From research to product: Lessons from developing a network verification tool

Batfish is a tool to analyze network configurations that is in use at many large enterprises. This talk describes its journey from a research prototype to an industrial-strength product, guided by scalability, fidelity, and usability challenges encountered when analyzing complex, real-world networks. I will share key lessons from this evolution, including how Datalog-based logic programming had significant limitations when generating and analyzing forwarding state and how binary decision diagrams (BDDs) proved highly versatile. I also describe new techniques for addressing real-world challenges, which increase Batfish performance by three orders of magnitude and enable high-fidelity analysis of networks with thousands of nodes within minutes. I end with observations on key blockers (and ongoing work) on broader use of network verification, including the lack of automation inside most networks and lack of feedback on test quality.

Biography:

Ratul Mahajan is an Associate Professor at the University of Washington (Paul G. Allen School of Computer Science). He is also the co-director of UW FOCI (Future of Cloud Infrastructure) and an Amazon Scholar. Prior to that, he was a Co-founder and CEO of Intentionet, a company that pioneered intent-based networking and network verification, and a Principal Researcher at Microsoft Research. He got his PhD at the University of Washington and B.Tech at Indian Institute of Technology, Delhi, both in Computer Science and Engineering.
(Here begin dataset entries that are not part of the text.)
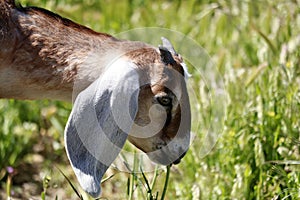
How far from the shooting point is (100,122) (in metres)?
3.61

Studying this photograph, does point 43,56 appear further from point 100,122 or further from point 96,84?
point 100,122

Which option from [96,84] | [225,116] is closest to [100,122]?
[96,84]

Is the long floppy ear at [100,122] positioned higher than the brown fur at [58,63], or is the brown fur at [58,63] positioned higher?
the brown fur at [58,63]

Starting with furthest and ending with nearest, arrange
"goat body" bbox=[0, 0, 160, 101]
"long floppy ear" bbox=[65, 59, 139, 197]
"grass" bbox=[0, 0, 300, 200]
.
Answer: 1. "grass" bbox=[0, 0, 300, 200]
2. "goat body" bbox=[0, 0, 160, 101]
3. "long floppy ear" bbox=[65, 59, 139, 197]

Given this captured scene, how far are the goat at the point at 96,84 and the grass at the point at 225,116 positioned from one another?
32 centimetres

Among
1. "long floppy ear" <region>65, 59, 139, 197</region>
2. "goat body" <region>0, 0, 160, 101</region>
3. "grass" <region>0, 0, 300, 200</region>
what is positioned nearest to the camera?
"long floppy ear" <region>65, 59, 139, 197</region>

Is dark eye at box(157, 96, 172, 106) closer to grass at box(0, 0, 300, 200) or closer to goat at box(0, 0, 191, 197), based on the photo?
goat at box(0, 0, 191, 197)

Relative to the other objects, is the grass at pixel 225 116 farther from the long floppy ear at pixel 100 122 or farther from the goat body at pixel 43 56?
the goat body at pixel 43 56

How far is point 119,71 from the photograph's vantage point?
3.65 m

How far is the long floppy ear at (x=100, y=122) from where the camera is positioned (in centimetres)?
359

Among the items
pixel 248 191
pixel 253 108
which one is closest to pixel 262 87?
pixel 253 108

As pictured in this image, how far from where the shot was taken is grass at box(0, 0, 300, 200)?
4512 mm

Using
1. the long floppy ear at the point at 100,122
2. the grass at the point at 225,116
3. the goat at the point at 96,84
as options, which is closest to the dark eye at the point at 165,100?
the goat at the point at 96,84

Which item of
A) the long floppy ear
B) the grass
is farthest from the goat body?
the grass
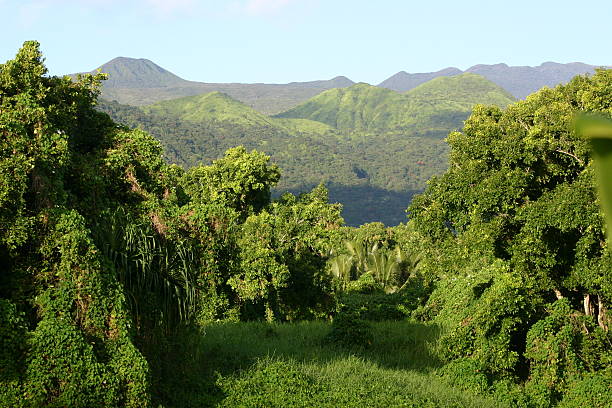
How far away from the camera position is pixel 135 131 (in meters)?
11.3

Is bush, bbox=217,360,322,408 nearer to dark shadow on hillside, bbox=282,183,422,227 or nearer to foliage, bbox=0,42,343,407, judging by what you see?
foliage, bbox=0,42,343,407

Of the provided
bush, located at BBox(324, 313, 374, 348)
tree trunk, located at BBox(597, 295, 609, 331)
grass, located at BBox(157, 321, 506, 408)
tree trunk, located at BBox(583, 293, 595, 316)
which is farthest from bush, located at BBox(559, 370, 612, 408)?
bush, located at BBox(324, 313, 374, 348)

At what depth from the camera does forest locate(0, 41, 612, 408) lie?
7.94m

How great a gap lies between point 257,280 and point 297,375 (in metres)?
8.01

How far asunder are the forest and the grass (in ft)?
0.16

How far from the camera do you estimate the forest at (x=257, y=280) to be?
→ 7.94 m

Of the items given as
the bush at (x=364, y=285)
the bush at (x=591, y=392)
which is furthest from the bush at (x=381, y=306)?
the bush at (x=591, y=392)

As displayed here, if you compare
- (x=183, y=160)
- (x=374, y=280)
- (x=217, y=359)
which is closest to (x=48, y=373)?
(x=217, y=359)

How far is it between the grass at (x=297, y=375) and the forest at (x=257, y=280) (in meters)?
0.05

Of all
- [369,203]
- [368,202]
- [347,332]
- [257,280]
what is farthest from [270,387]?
[368,202]

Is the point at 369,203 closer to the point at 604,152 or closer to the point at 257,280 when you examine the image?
the point at 257,280

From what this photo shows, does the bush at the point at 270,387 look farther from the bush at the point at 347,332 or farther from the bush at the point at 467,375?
the bush at the point at 467,375

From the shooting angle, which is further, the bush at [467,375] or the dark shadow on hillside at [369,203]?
the dark shadow on hillside at [369,203]

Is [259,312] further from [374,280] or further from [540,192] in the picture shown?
[540,192]
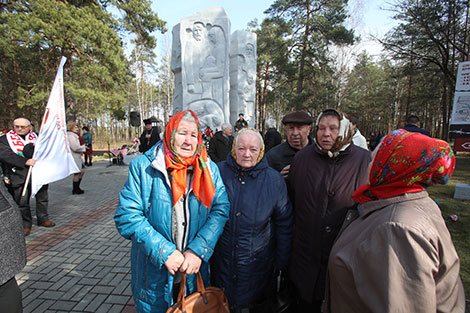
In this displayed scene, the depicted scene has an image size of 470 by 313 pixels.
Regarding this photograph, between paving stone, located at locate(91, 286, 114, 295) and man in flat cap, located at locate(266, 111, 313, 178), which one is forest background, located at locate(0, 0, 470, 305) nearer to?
man in flat cap, located at locate(266, 111, 313, 178)

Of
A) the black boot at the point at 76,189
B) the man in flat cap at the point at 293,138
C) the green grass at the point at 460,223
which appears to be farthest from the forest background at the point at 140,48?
the man in flat cap at the point at 293,138

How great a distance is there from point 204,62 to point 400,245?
9.75 metres

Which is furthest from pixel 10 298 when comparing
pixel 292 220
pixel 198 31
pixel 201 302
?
pixel 198 31

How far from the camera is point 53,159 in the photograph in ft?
12.1

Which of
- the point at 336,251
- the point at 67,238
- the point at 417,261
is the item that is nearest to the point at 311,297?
the point at 336,251

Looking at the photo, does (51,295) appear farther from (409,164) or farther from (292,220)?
(409,164)

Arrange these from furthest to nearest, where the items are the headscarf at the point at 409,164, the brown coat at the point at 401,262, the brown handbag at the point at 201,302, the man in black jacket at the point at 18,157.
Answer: the man in black jacket at the point at 18,157 → the brown handbag at the point at 201,302 → the headscarf at the point at 409,164 → the brown coat at the point at 401,262

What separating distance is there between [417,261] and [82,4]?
1568 cm

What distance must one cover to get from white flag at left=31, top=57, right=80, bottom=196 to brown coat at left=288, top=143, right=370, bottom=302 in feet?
12.4

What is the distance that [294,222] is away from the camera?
1840 mm

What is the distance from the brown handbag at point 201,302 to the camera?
132 centimetres

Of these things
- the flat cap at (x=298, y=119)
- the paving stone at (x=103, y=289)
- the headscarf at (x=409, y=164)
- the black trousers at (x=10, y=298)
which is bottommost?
the paving stone at (x=103, y=289)

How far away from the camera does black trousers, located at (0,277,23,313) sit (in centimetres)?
119

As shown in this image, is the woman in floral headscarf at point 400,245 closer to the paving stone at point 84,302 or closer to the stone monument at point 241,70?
the paving stone at point 84,302
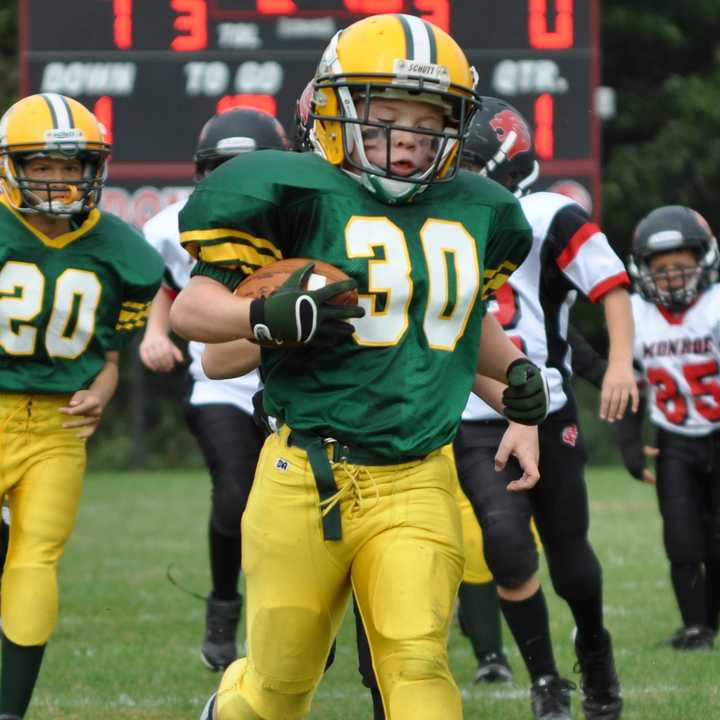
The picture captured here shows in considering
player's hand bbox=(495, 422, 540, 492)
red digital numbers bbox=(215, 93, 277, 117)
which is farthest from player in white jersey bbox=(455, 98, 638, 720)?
red digital numbers bbox=(215, 93, 277, 117)

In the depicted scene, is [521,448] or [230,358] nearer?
[230,358]

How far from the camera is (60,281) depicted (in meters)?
4.66

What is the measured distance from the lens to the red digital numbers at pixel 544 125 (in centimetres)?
1043

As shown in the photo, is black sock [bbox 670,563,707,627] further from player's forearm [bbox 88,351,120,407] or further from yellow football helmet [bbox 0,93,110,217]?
yellow football helmet [bbox 0,93,110,217]

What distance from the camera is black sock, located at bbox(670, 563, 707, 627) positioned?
20.2 feet

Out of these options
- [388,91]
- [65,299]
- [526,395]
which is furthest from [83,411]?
[388,91]

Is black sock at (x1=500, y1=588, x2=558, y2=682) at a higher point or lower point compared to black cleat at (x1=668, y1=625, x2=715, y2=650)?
higher

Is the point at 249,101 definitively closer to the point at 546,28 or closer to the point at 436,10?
the point at 436,10

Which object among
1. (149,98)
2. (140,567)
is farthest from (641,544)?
(149,98)

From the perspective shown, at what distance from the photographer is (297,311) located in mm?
3148

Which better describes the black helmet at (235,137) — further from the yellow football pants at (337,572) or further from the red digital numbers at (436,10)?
the red digital numbers at (436,10)

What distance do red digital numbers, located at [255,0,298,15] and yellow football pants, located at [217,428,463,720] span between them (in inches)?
294

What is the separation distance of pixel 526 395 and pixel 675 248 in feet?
9.69

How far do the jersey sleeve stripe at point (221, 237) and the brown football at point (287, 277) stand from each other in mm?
56
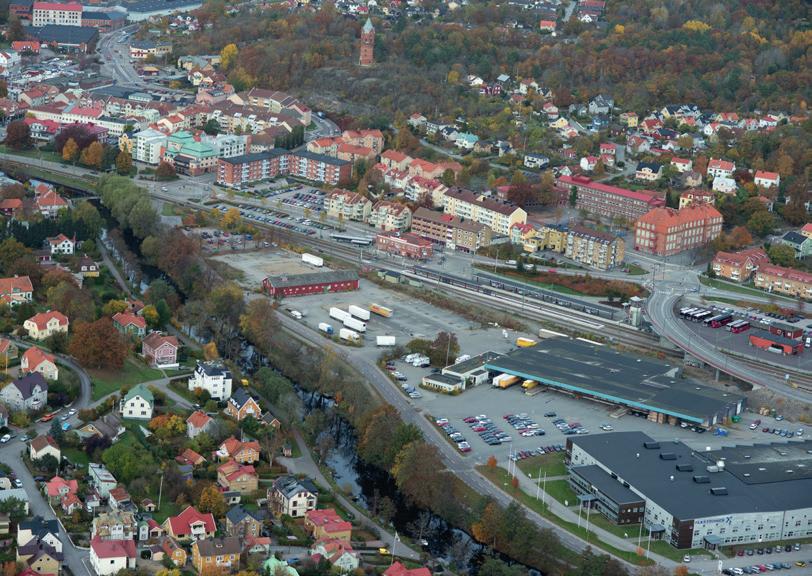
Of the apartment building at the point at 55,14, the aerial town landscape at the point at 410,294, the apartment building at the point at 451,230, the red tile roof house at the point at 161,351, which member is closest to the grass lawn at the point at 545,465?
the aerial town landscape at the point at 410,294

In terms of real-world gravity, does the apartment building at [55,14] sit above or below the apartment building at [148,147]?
above

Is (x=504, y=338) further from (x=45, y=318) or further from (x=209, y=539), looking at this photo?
(x=209, y=539)

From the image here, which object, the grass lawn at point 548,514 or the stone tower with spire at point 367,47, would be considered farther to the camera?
the stone tower with spire at point 367,47

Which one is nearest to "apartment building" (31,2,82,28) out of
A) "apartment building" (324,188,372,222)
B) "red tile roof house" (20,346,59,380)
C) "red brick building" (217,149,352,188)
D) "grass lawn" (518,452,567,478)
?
"red brick building" (217,149,352,188)

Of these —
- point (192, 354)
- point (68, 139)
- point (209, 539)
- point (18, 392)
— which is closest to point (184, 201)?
point (68, 139)

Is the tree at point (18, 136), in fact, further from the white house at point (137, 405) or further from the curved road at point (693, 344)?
the white house at point (137, 405)

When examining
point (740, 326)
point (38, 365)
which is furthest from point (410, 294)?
point (38, 365)
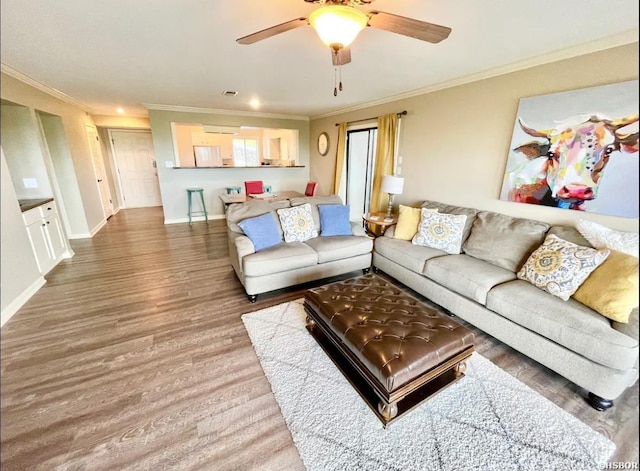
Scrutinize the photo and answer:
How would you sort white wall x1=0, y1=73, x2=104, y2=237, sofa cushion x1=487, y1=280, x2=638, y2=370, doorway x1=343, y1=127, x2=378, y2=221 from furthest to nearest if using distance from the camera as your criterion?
doorway x1=343, y1=127, x2=378, y2=221
white wall x1=0, y1=73, x2=104, y2=237
sofa cushion x1=487, y1=280, x2=638, y2=370

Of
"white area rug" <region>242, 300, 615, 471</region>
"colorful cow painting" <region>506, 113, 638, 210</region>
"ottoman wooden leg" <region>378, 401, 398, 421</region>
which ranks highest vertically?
"colorful cow painting" <region>506, 113, 638, 210</region>

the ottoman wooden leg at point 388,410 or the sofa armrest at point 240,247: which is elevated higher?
the sofa armrest at point 240,247

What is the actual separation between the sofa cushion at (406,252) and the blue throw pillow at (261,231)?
47.2 inches

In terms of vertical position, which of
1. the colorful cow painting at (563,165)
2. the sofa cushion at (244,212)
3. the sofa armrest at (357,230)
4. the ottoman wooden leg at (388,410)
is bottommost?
the ottoman wooden leg at (388,410)

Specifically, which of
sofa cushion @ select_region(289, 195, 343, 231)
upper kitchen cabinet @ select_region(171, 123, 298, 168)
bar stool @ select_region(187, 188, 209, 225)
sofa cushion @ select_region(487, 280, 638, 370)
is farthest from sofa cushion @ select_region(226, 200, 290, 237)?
upper kitchen cabinet @ select_region(171, 123, 298, 168)

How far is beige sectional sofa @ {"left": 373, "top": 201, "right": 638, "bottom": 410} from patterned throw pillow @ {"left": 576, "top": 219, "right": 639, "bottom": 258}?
5.7 inches

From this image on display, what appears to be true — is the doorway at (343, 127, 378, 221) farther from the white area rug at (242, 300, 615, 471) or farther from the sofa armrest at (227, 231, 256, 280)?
the white area rug at (242, 300, 615, 471)

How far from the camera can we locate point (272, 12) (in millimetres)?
1796

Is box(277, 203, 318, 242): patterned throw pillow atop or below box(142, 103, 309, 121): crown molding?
below

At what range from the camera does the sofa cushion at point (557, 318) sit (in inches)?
60.0

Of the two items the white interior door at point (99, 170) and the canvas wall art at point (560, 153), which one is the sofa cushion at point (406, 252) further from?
the white interior door at point (99, 170)

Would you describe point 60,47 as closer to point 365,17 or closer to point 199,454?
point 365,17

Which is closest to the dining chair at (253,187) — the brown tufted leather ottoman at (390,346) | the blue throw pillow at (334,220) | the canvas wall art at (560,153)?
the blue throw pillow at (334,220)

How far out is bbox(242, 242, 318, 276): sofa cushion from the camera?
2621mm
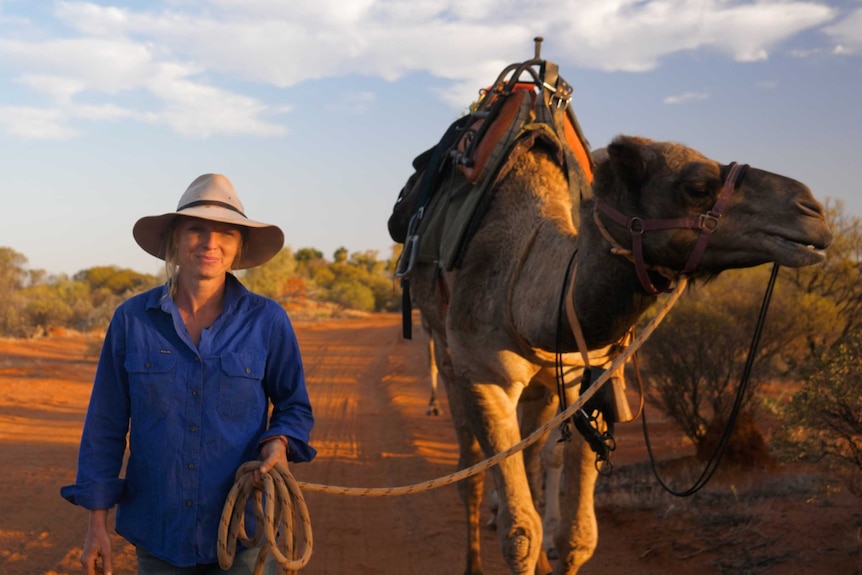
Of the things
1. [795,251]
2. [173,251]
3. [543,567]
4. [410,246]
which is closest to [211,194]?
[173,251]

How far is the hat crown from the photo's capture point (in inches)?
123

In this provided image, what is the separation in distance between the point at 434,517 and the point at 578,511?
288cm

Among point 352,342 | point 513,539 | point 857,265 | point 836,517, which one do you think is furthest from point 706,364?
point 352,342

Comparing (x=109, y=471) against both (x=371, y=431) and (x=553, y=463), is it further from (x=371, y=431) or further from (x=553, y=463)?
(x=371, y=431)

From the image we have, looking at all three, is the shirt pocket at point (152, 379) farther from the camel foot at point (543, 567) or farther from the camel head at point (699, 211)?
the camel foot at point (543, 567)

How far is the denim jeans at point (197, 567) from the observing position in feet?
9.77

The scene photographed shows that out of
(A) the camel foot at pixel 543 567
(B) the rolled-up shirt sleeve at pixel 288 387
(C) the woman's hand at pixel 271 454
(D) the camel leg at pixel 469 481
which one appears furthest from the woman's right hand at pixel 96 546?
(A) the camel foot at pixel 543 567

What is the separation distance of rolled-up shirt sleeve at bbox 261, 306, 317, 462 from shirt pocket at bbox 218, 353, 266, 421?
10 centimetres

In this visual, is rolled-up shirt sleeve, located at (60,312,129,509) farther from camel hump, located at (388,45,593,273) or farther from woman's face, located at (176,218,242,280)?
camel hump, located at (388,45,593,273)

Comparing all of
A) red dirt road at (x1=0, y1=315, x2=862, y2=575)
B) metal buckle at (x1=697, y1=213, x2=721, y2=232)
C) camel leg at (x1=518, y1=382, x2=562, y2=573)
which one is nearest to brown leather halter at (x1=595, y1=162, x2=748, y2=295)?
metal buckle at (x1=697, y1=213, x2=721, y2=232)

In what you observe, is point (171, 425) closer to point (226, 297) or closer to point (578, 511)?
point (226, 297)

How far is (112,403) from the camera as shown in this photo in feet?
10.0

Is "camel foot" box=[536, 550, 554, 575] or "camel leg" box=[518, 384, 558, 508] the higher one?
"camel leg" box=[518, 384, 558, 508]

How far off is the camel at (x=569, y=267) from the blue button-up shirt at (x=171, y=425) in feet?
5.21
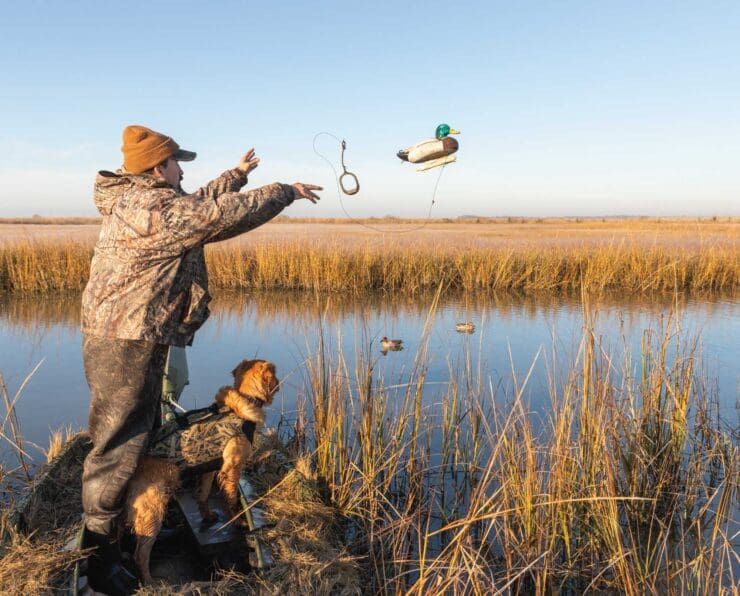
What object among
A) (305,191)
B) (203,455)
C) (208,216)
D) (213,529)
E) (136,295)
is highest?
(305,191)

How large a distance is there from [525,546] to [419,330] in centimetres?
606

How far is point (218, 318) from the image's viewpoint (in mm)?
10078

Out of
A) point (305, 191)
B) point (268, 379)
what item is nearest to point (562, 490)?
point (268, 379)

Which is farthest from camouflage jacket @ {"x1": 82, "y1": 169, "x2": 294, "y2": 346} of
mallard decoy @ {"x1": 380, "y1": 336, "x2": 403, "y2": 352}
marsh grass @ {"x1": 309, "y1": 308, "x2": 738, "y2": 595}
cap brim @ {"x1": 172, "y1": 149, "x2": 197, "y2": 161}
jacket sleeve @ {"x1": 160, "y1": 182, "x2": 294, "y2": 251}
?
mallard decoy @ {"x1": 380, "y1": 336, "x2": 403, "y2": 352}

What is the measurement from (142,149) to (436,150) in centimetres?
163

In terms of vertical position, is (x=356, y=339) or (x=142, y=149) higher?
(x=142, y=149)

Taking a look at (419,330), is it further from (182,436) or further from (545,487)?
(182,436)

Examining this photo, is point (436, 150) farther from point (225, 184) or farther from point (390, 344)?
point (390, 344)

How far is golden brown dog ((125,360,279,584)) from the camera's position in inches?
109

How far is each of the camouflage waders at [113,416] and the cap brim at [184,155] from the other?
950 millimetres

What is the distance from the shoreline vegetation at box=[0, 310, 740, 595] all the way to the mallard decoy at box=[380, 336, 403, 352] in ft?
9.66

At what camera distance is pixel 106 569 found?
2.75m

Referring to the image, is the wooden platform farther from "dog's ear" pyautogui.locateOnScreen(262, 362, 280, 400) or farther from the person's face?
the person's face

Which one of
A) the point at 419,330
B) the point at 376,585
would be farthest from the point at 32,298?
the point at 376,585
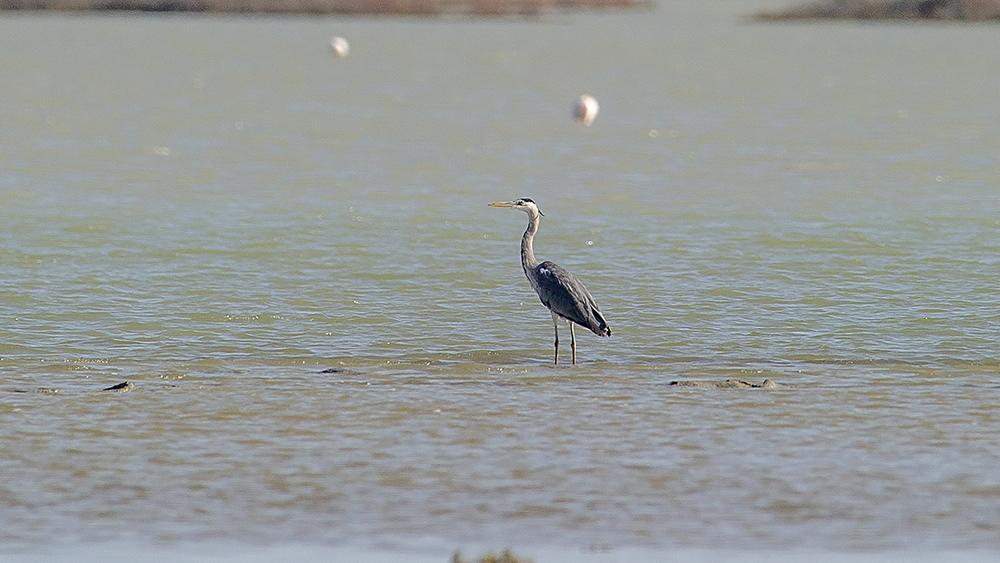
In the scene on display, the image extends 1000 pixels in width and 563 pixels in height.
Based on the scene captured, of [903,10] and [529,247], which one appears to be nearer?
[529,247]

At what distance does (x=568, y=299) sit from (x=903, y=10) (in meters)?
73.8

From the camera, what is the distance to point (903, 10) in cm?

Ratul is a computer systems researcher with a networking focus and has worked on a broad set of topics, including network verification, connected homes, network programming, optical networks, Internet routing and measurements, and mobile systems. He has published over fifty papers in top venues such as SIGCOMM, SOSP, MobiCom, CHI, and PLDI, and many of the technologies that he has helped develop are part of real-world systems at Microsoft and other companies.

Ratul has been recognized as an ACM Distinguished Scientist, an ACM SIGCOMM Rising Star, and a Microsoft Research Graduate Fellow. His papers have won the ACM SIGCOMM Test-of-Time Award, the IEEE William R. Bennett Prize, the ACM SIGCOMM Best Paper Awards (twice), and the HVC Best Paper Award.